━━ RECORDS SUPPLIED
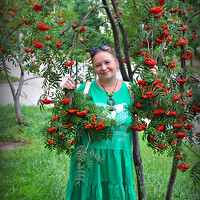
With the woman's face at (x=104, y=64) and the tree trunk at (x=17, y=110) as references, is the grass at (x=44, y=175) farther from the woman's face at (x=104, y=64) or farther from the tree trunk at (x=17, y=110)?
the woman's face at (x=104, y=64)

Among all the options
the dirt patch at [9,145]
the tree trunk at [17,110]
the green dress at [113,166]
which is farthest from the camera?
the tree trunk at [17,110]

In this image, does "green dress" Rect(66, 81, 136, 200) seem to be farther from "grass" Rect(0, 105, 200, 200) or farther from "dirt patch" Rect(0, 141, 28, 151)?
"dirt patch" Rect(0, 141, 28, 151)

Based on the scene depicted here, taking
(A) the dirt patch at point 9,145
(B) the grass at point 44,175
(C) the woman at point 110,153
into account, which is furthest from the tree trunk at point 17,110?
(C) the woman at point 110,153

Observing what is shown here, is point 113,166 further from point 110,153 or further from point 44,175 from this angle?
point 44,175

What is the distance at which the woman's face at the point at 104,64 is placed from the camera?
65.4 inches

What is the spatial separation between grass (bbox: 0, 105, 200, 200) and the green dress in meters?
1.09

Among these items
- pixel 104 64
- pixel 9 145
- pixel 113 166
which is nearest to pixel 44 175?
pixel 9 145

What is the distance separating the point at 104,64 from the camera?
1.66 m

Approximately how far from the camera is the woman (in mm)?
1656

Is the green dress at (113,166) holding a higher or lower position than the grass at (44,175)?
higher

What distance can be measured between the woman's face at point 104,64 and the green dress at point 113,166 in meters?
0.14

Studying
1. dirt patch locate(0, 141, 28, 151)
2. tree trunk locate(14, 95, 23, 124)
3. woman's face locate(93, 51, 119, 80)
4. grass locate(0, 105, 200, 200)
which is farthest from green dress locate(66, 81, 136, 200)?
tree trunk locate(14, 95, 23, 124)

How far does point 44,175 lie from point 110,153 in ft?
6.11

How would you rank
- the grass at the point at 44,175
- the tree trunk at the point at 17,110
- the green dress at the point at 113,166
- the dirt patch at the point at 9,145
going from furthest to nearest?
1. the tree trunk at the point at 17,110
2. the dirt patch at the point at 9,145
3. the grass at the point at 44,175
4. the green dress at the point at 113,166
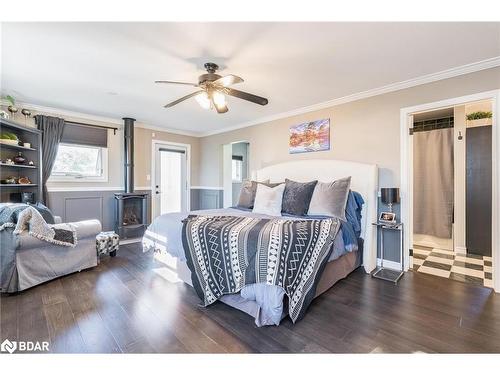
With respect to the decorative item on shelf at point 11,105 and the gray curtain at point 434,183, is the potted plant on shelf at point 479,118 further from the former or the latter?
the decorative item on shelf at point 11,105

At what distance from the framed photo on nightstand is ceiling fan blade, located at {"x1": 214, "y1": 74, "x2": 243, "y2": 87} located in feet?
7.88

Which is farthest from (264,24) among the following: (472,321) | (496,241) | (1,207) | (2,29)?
(1,207)

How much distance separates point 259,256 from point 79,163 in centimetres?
426

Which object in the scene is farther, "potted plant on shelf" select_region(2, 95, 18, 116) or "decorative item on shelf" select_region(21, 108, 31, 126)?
"decorative item on shelf" select_region(21, 108, 31, 126)

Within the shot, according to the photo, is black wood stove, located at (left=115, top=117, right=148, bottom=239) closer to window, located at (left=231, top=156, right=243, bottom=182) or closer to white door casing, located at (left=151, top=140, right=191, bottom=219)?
white door casing, located at (left=151, top=140, right=191, bottom=219)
━━━━
## WRITTEN INSTRUCTION
Copy all of the entries verbatim, leaving out any pictures they contain.

## ANSWER IN FULL
With the woman's face at (x=104, y=64) and the tree trunk at (x=17, y=110) as references, is the grass at (x=44, y=175) farther from the woman's face at (x=104, y=64) or farther from the tree trunk at (x=17, y=110)?
the woman's face at (x=104, y=64)

Among all the options
the dirt patch at [9,145]
the tree trunk at [17,110]
the green dress at [113,166]
which is farthest from the camera?
the tree trunk at [17,110]

In this image, does "green dress" Rect(66, 81, 136, 200) seem to be farther from "grass" Rect(0, 105, 200, 200) or farther from "dirt patch" Rect(0, 141, 28, 151)?
"dirt patch" Rect(0, 141, 28, 151)

Based on the scene depicted here, taking
(A) the dirt patch at point 9,145
(B) the grass at point 44,175
(C) the woman at point 110,153
into account, which is furthest from the tree trunk at point 17,110?
(C) the woman at point 110,153

Observing what is shown here, is point 113,166 further from point 110,153 or further from point 44,175 from this angle?
point 44,175

What is the distance at which the woman's face at the point at 104,64 is placed from the camera?
65.4 inches

What is the spatial separation between grass (bbox: 0, 105, 200, 200) and the green dress in meters?
1.09

Among these items
- pixel 104 64
- pixel 9 145
- pixel 113 166
which is nearest to pixel 44 175?
pixel 9 145

What is the distance separating the point at 104,64 from the camera?
1.66 m

Approximately how far from the camera is the woman (in mm)?
1656

Is the green dress at (113,166) holding a higher or lower position than the grass at (44,175)?
higher

What distance can be measured between the woman's face at point 104,64 and the green dress at point 113,166 in meters?
0.14

Studying
1. dirt patch locate(0, 141, 28, 151)
2. tree trunk locate(14, 95, 23, 124)
3. woman's face locate(93, 51, 119, 80)
4. grass locate(0, 105, 200, 200)
which is farthest from green dress locate(66, 81, 136, 200)?
tree trunk locate(14, 95, 23, 124)

How far does point 44,175 lie from point 110,153 in ft?
6.11

How would you rank
- the grass at the point at 44,175
- the tree trunk at the point at 17,110
- the green dress at the point at 113,166
- the dirt patch at the point at 9,145
going from furthest to nearest?
1. the tree trunk at the point at 17,110
2. the dirt patch at the point at 9,145
3. the grass at the point at 44,175
4. the green dress at the point at 113,166
With respect to the decorative item on shelf at point 11,105 and the gray curtain at point 434,183, is the potted plant on shelf at point 479,118 further from the former or the latter?
the decorative item on shelf at point 11,105

At what distance from the framed photo on nightstand is ceiling fan blade, located at {"x1": 214, "y1": 74, "x2": 243, "y2": 87} located in feet?
7.88

Which is farthest from (264,24) among the following: (472,321) | (496,241) | (1,207) | (2,29)?
(1,207)

How much distance separates point 259,256 from point 79,163 in centimetres?
426

Which object in the scene is farther, "potted plant on shelf" select_region(2, 95, 18, 116) or "decorative item on shelf" select_region(21, 108, 31, 126)?
"decorative item on shelf" select_region(21, 108, 31, 126)

Within the shot, according to the photo, is black wood stove, located at (left=115, top=117, right=148, bottom=239) closer to window, located at (left=231, top=156, right=243, bottom=182) or closer to white door casing, located at (left=151, top=140, right=191, bottom=219)?
white door casing, located at (left=151, top=140, right=191, bottom=219)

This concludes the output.